Flespi offers a number of ways to deliver the data into your target platform or application. One of the options is via flespi streams — a push-based message delivery method. The most widely used is the HTTP stream that generates an HTTP request to an arbitrary URL with custom headers and JSON payload. Such a stream is a fast and straightforward way to deliver telematics data from your tracking devices into any third-party platform using a small script to properly handle the data flow.
Stream operates in a single thread mode and performs HTTP POST requests to your server/lambda delivering all accumulated messages as JSON array in BODY payload. Each new portion of messages will be posted only after flespi received a reply from your server to the previous request. You may configure the stream for recommended maximum size of each batch by using limit_messages option to lower the load on your HTTP server and improve throughput.
To secure communication between your server and flespi you may use SSL. To secure even more - provide stream with private CA to validate HTTPS connection to your server. Also you are can configure the stream to use custom Authorization headers and control their validity on your side.
You may configure message JSON representation and change parameters notation or leave only specified parameters in each message by using convert_message option.
You may skip unwanted messages by using validate_message option with some expression.
For a quick start check specific code samples in different programming languages to handle the HTTP requests from the flespi stream.
1. Create and configure an HTTP stream
The stream will take the data from a channel or device and forward it to your platform.
Let’s create an HTTP stream in the flespi platform: pick the http type in the protocol_id drop-down and populate the URI parameter with the path on your server, e.g. http://your-server:port/path-on-server.
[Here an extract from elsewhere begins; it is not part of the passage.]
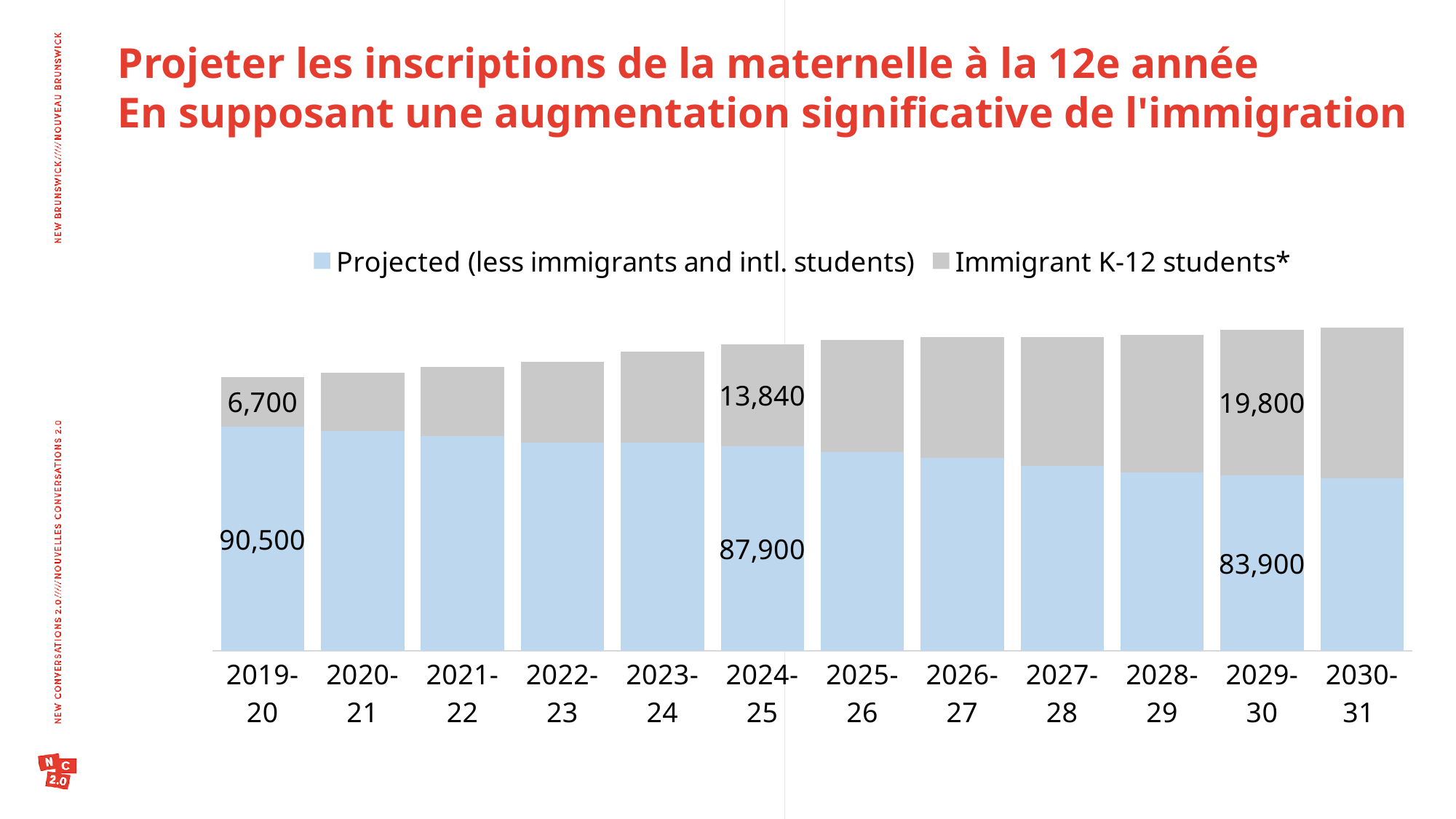
What is the value of 'Projected (less immigrants and intl. students)' for 2019-20? 90,500 How many series does the chart legend list? 2 Which series is shown in grey in the chart? Immigrant K-12 students* How many school years are shown along the x axis of the chart? 12 What is the value of 'Projected (less immigrants and intl. students)' for 2029-30? 83,900 What is the total of the stacked bar for 2019-20? 97,200 What is the value of 'Immigrant K-12 students*' for 2019-20? 6,700 What is the difference between the 'Immigrant K-12 students*' values for 2029-30 and 2019-20? 13,100 What is the value of 'Immigrant K-12 students*' for 2024-25? 13,840 Does the 'Projected (less immigrants and intl. students)' series rise or fall from 2019-20 to 2030-31? fall What is the total of the stacked bar for 2029-30? 103,700 What kind of chart is shown on the slide? stacked bar chart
Note: %ident% is the ident mask meaning that the messages from flespi will be sent via the stream with their original ident (IMEI). Usually, there's no need to change this parameter unless you want to distinguish the subset of devices coming from flespi. Then you can add a prefix like this "flespi-%ident%.
2. Subscribe the stream to the proper source
Now that we have a stream, we need to feed some data into it. Click on the stream card. Switch to the Devices to Channels tab (depending on what instance should serve a the source of data). Click the '+' button in the bottom right corner and pick the required source instance from the list.
Note: pick EITHER channel(s) OR device(s) — don’t mix up both — this may lead to duplicate messages.
3. Deploy script on your server
Pick one of the examples in the preferred programming language (we have PHP, NodeJS, and Python so far) and deploy it on your server or VPS at the location you specified in step 1 in the URI field.
4. Configure the script
Make the necessary changes to the script to instruct it to listen on your-server:port network endpoint and to handle a /path-on-server URI.
5. Get the data
Once steps 1 to 4 are complete, you will start getting batches of messages from the flespi platform on your side. The messages will be in JSON format like this:
[
{
"ident": "352625333222111",
"position.altitude": 273.61,
"position.hdop": 0.7,
"position.latitude": 49.069782,
"position.longitude": 28.632826,
"position.satellites": 18,
"server.timestamp": 1650636570.426424,
"timestamp": 1650636570.426424,
"device.type.id": 123,
"channel.id": 1111,
"protocol.id": 10,
"engine.ignition.status": true,
...
},
...
]
Now you are free to use the obtained telemetry data in your applications, projects, and platforms.
Important! The stream expects a 200 response code from the server to continue sending messages.